Technical blurb: The course will cover (some) classical and (some) modern methods in statistical machine learning; the field is so vast that the qualifier "some" is critical. These include unsupervised learning (dimensionality reduction, clustering, generative modeling, etc) and supervised learning (classification, regression, etc). Time permitting we might cover dynamic forms of learning (active learning, reinforcement learning, etc). We will assume basic familiarity with linear/parametric methods, and dwell more on nonlinear/nonparametric methods (kernels, random forests, boosting, neural nets, etc).

Critical thinking: Unlike other courses, we will not just list one algorithm after another. Instead, we will work on developing some skepticism when using these methods by asking more nuanced questions. When do these methods “work”, why do they work, and why might they fail? Can we quantitatively measure if they are “working” or “failing”? Rather than just making a prediction, how can we quantify uncertainty of our predictions? How do we compare different regression methods or classification algorithms? How do we select a model from a nested class of models of increasing complexity? Are prediction algorithms useful for hypothesis testing? How can we interpret complex models, for example: what are measures of variable importance and data-point importance? These questions do not all have easy or straightforward answers, but various attempts at formalization and analysis will nevertheless be discussed (and will naturally lead to course projects, and potentially research projects).

Who should take it: This is a required first year PhD course in the Department of Statistics and Data Science, and so the course will be taught at that level.
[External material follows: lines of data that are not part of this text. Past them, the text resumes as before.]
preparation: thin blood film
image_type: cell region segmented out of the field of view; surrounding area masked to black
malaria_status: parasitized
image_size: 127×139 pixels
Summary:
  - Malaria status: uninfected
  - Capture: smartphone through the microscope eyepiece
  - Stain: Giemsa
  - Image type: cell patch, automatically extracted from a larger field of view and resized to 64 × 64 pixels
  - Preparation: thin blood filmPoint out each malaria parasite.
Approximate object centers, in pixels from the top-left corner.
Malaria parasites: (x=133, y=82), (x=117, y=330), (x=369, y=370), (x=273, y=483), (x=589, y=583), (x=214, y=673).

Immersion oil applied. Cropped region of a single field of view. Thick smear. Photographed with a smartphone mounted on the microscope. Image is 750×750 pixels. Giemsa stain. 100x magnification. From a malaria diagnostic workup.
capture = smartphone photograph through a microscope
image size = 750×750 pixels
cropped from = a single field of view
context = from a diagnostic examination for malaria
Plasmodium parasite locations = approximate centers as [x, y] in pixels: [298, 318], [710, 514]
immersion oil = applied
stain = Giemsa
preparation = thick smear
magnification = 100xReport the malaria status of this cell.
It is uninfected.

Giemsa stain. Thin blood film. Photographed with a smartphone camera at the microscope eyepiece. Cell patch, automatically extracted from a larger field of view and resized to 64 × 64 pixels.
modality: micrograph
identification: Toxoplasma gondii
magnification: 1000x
However, other PhD students from other departments are welcome to attend (as credit or audit) with instructor permission.

Prerequisites: At the very least, all students should have taken Intermediate Statistics (36705), be proficient at programming in R and/or Python and/or Matlab, and be comfortable with linear algebra, probability, calculus and related topics (see resources below that you should be familiar with). 36700 could possibly substitute for 36705 with permission. Students who have taken 10701, 10715 or 10716 can still take this course, since there are likely to be many complementary and non-intersecting topics. Apart from the unique angle taken by this course, the smaller size of class will ensure more individual attention and instructor interaction, so attendance (especially for crediting) will be selective.

Instructor: Aaditya Ramdas is a core faculty in the Department of Statistics and Data Science and in the Machine Learning Department. He did his postdoc at Berkeley (joint in these two departments) and his PhD at CMU (joint in these two departments). He is an expert on statistical machine learning, sequential inference and multiple testing.